97 Au vu de tout ce qui précède, il y a lieu de rejeter le moyen tiré de la fixation erronée du montant de départ de l'amende et du montant de l'amende ainsi que du classement erroné de la requérante dans la deuxième catégorie.

Sur le moyen tiré de l'appréciation erronée des circonstances atténuantes

Arguments des parties

98 Premièrement, la requérante soutient n'avoir jamais mis, ni eu l'intention de mettre, en œuvre les accords conclus pendant les réunions.

99 En premier lieu, la requérante fait observer que la Commission n'a pas apprécié de façon effective son comportement individuel.
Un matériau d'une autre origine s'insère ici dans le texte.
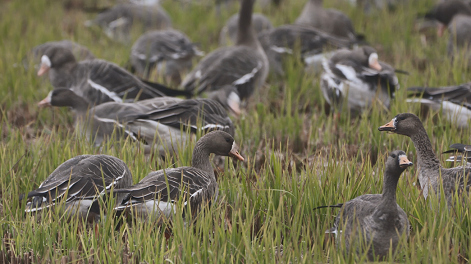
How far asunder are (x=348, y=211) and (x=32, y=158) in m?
2.95

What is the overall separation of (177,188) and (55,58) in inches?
164

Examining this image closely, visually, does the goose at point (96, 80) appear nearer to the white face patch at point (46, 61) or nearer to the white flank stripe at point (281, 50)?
the white face patch at point (46, 61)

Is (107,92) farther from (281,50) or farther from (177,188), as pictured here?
(281,50)

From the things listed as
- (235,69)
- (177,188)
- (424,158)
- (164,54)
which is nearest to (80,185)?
(177,188)

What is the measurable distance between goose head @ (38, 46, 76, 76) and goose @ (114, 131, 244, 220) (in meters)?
3.57

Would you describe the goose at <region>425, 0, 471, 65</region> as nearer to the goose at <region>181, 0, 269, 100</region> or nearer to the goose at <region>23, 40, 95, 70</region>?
the goose at <region>181, 0, 269, 100</region>

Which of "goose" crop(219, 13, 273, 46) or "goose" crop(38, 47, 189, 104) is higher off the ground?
"goose" crop(219, 13, 273, 46)

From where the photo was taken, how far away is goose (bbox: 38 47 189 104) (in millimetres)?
6906

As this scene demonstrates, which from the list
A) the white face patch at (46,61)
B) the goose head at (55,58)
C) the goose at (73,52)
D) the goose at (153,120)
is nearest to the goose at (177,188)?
the goose at (153,120)

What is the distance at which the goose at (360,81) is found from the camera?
22.5ft

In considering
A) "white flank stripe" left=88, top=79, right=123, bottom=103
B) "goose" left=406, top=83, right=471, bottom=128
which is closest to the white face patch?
"white flank stripe" left=88, top=79, right=123, bottom=103

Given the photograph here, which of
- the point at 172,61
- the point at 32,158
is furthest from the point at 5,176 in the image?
the point at 172,61

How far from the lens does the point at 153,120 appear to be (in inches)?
223

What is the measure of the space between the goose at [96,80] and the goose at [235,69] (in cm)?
80
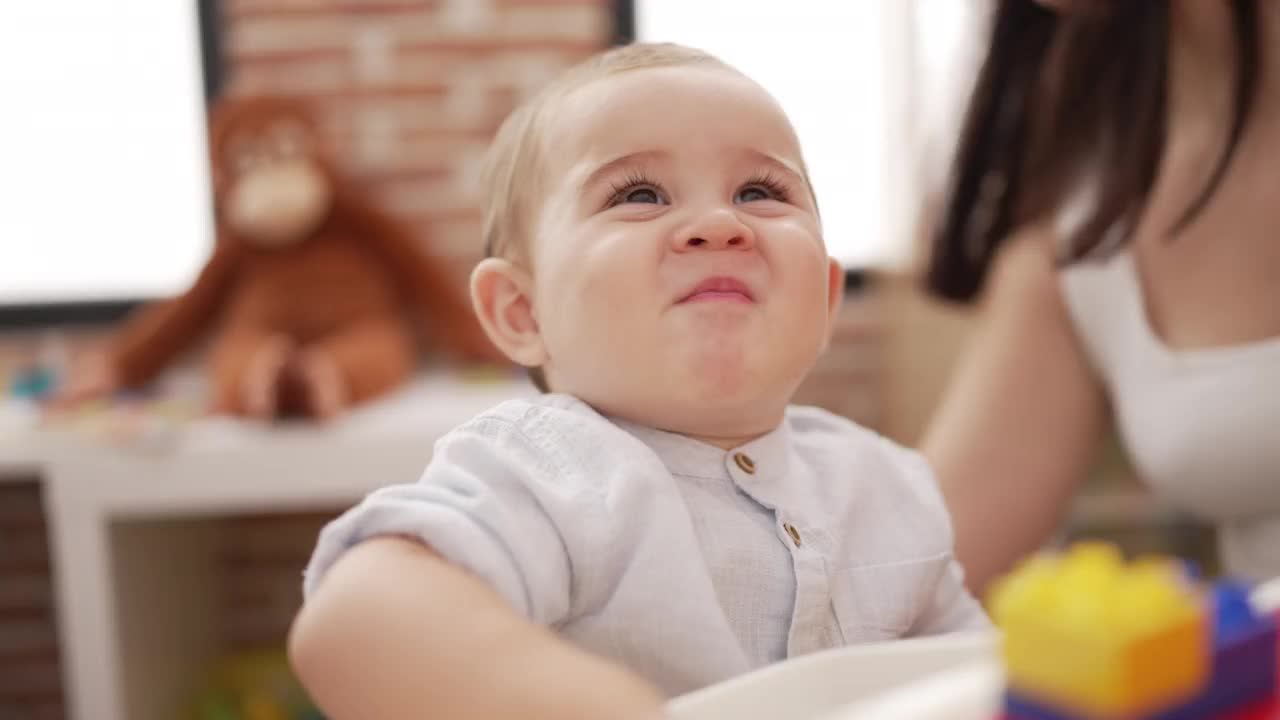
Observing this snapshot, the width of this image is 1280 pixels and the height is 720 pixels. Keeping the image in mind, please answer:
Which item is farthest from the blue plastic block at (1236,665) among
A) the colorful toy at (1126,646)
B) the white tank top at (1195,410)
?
the white tank top at (1195,410)

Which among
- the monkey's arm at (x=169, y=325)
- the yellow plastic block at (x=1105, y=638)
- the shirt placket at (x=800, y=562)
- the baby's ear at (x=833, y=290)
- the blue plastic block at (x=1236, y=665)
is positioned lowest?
the monkey's arm at (x=169, y=325)

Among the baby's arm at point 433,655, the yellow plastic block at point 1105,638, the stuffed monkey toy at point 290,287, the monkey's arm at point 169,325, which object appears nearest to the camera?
the yellow plastic block at point 1105,638

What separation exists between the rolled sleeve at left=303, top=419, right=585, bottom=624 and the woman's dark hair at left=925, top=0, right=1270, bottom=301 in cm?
63

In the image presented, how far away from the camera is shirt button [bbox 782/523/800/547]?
580mm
100 En deuxième lieu, la requérante soutient que la " non-application effective des accords ou pratiques infractionnels " serait confirmée par l'absence de communication des listes de ses " tarifs réels " et par la transmission de listes de " tarifs de base fictifs ". À cet égard, elle soutient ne négocier et ne conclure des accords sur les prix avec ses acheteurs que sur une base individuelle et ne pratique donc pas une politique de réductions sur des prix catalogue communiqués aux clients. Elle prétend n'appliquer et ne remettre des barèmes internes que dans le cadre de sa relation avec ses intermédiaires (agents et distributeurs). La comparaison entre les prix de base fictifs, d'une part, et les prix réellement facturés à ses clients ainsi que les barèmes fournis à ses agents, d'autre part, démontrerait clairement l'absence de corrélation entre ces types de prix.
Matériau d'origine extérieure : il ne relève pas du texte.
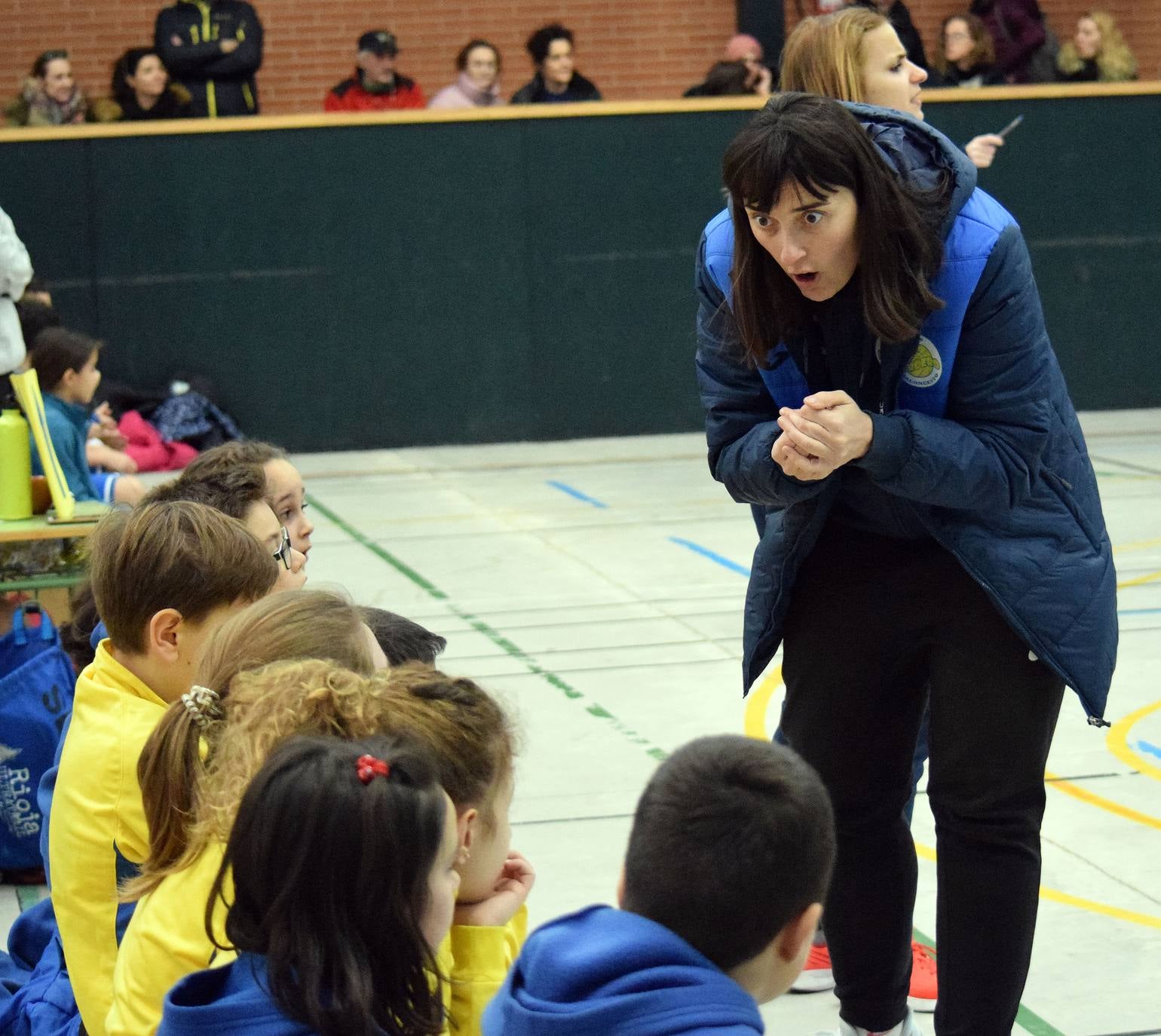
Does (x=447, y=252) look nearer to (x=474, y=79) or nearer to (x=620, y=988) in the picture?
(x=474, y=79)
101 En troisième lieu, la requérante fait valoir qu'elle n'a pas adapté son comportement en matière de prix sur le marché selon les listes des " tarifs de base fictifs " qu'elle a communiquées. Elle estime avoir démontré, chiffres à l'appui, que l'évolution des prix effectivement pratiqués par elle était totalement indépendante de l'évolution des tarifs distribués lors des réunions, et ce pendant toute la période comprise entre 1994 et 2001. Elle relève également que la tentative d'augmentation de 3,5 % pour les livraisons aux Pays-Bas, que lui reproche la Commission, fait suite non à l'un des prétendus accords conclus lors de la réunion du 19 septembre 2000 à Budapest, mais plutôt à un règlement en ce sens de la fédération belge du textile (Febeltex). De même, l'augmentation de prix de 6 % appliquée en Suède ne porterait que sur les fils de nylon et serait uniquement due à l'augmentation du cours de la livre britannique.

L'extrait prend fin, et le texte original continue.